Seit Tagen bewege ich mich nur noch mit einem Apple-Gerät und Ohrstöpseln durch die Gegend. Ich höre Leuten aus der ganzen Welt zu, wie sie sich in der neuen App Clubhouse über Gott und die Welt unterhalten. Wenn mich jemand anspricht, winke ich energisch ab. Ich will nicht gestört werden.
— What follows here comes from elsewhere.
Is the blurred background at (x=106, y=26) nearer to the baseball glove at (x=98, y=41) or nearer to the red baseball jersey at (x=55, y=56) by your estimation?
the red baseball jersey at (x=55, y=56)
Es ist ein Erlebnis, Menschen zuzuhören, die man manchmal kennt, häufig nicht, und man sich trotzdem angesprochen fühlt. Man muss nur das Händchen auf dem Bildschirm antippen und schon wird man aus dem Zuhörerraum auf die Moderatoren-Ebene geholt und kann mitreden, Fragen stellen oder seine Expertise einbringen. Alle Gespräche sind höflich, freundlich, interessiert. So geht Social Media.
Das Faszinierende – neben der Gesprächskultur – ist das demokratische Mitreden. Wer etwas besprechen möchte, eröffnet einen Raum, setzt eine Uhrzeit, organisiert bestenfalls noch zwei Co-Moderatoren und los geht es. Hörer kommen garantiert oder man lädt sie vorher ein. Einzige Voraussetzung ist ein Apple-Gerät und eine Einladung.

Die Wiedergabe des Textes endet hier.